## [TASK ITEM]
Reproduce the full Schedule 13e-3 amendment excerpt below word for word.

## [EXCERPT PROVIDED]
*** Begin section ***
ITEM 8 (of Schedule 13e-3). FAIRNESS OF THE TRANSACTION.

         The first sentence of the introductory paragraph of the section of the
Offer to Purchase entitled "SPECIAL FACTORS - 4. FAIRNESS OF THE OFFER" at page
5 of the Offer to Purchase is amended to read as follows:

                  "The Board believes the Offer is fair to all holders of
         Shares, including unaffiliated holders, and the Board has unanimously
         approved the transaction."

         Paragraph (2) of the section of the Offer to Purchase entitled "SPECIAL
FACTORS - 4. FAIRNESS OF THE OFFER" at page 5 of the Offer to Purchase is
amended by changing the heading to read as follows:

                  "Current and Historical Market Prices and Premiums."

         The section of the Offer to Purchase entitled "SPECIAL FACTORS - 4.
FAIRNESS OF THE OFFER" is amended by deleting the last paragraph of that section
at page 6 of the Offer to Purchase and inserting the following paragraphs:

                  "(7) Net Book Value. The Board did not consider the net book
         value of the Company, because the Board believed that such value was an
         inaccurate measure of the Company's true value since such value only
         reflects accounting history expressed in nominal dollars and not the
         potential of a going concern.


                  (8) Going Concern Value. The Board considered the going
         concern value of the Company as part of its consideration of the
         analyses performed by FMV in preparing its preliminary opinion and as
         presented by FMV in its presentation to the Board. FMV's analyses with
         respect to the going concern value of the Company were based on the
         following methodologies: public company comparables, transaction
         comparables, discounted cash flow and stock price performance. See
         "SPECIAL FACTORS - 5. FAIRNESS OPINION."
*** End section ***
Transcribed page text
*** Begin section ***
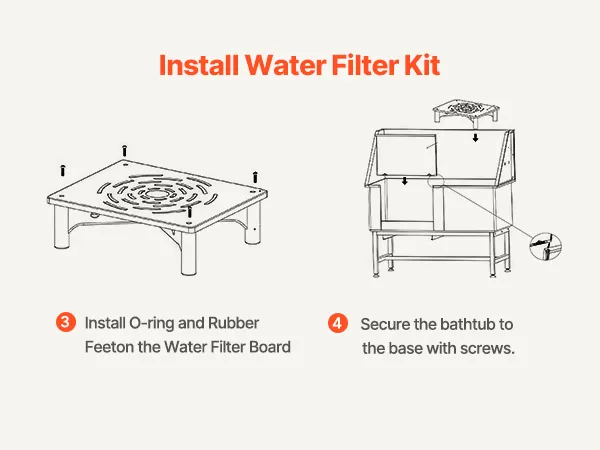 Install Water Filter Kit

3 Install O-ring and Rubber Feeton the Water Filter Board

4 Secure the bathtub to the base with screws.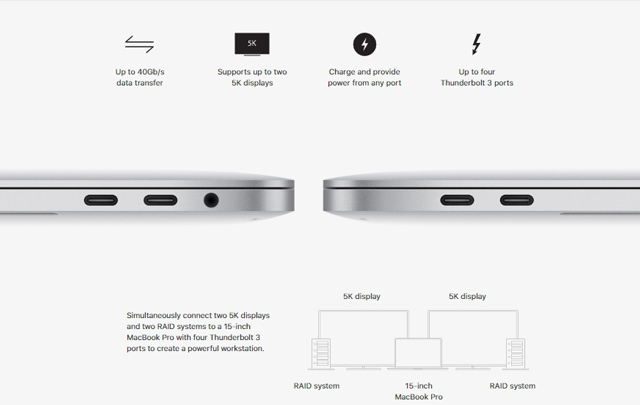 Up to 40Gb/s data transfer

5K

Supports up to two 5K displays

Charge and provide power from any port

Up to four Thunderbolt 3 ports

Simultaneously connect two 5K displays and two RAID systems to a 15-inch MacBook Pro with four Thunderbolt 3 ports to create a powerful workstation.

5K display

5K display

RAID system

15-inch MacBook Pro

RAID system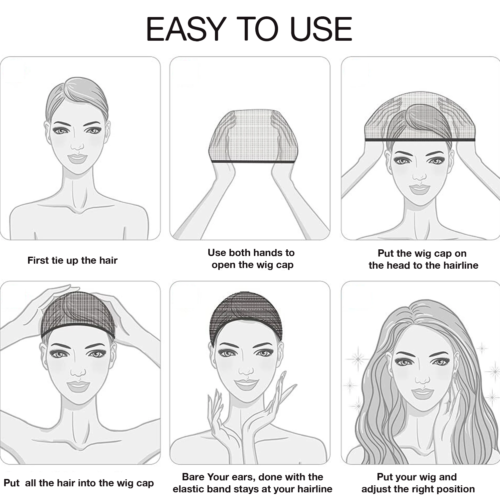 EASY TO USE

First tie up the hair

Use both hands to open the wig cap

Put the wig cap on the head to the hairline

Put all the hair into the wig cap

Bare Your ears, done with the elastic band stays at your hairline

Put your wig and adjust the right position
*** End section ***
*** Begin section ***
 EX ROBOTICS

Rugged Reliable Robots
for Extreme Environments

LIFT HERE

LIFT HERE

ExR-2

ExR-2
*** End section ***
## [ANSWER TO THIS EXERCISE]
ITEM 8 (of Schedule 13e-3). FAIRNESS OF THE TRANSACTION.

         The first sentence of the introductory paragraph of the section of the
Offer to Purchase entitled "SPECIAL FACTORS - 4. FAIRNESS OF THE OFFER" at page
5 of the Offer to Purchase is amended to read as follows:

                  "The Board believes the Offer is fair to all holders of
         Shares, including unaffiliated holders, and the Board has unanimously
         approved the transaction."

         Paragraph (2) of the section of the Offer to Purchase entitled "SPECIAL
FACTORS - 4. FAIRNESS OF THE OFFER" at page 5 of the Offer to Purchase is
amended by changing the heading to read as follows:

                  "Current and Historical Market Prices and Premiums."

         The section of the Offer to Purchase entitled "SPECIAL FACTORS - 4.
FAIRNESS OF THE OFFER" is amended by deleting the last paragraph of that section
at page 6 of the Offer to Purchase and inserting the following paragraphs:

                  "(7) Net Book Value. The Board did not consider the net book
         value of the Company, because the Board believed that such value was an
         inaccurate measure of the Company's true value since such value only
         reflects accounting history expressed in nominal dollars and not the
         potential of a going concern.


                  (8) Going Concern Value. The Board considered the going
         concern value of the Company as part of its consideration of the
         analyses performed by FMV in preparing its preliminary opinion and as
         presented by FMV in its presentation to the Board. FMV's analyses with
         respect to the going concern value of the Company were based on the
         following methodologies: public company comparables, transaction
         comparables, discounted cash flow and stock price performance. See
         "SPECIAL FACTORS - 5. FAIRNESS OPINION."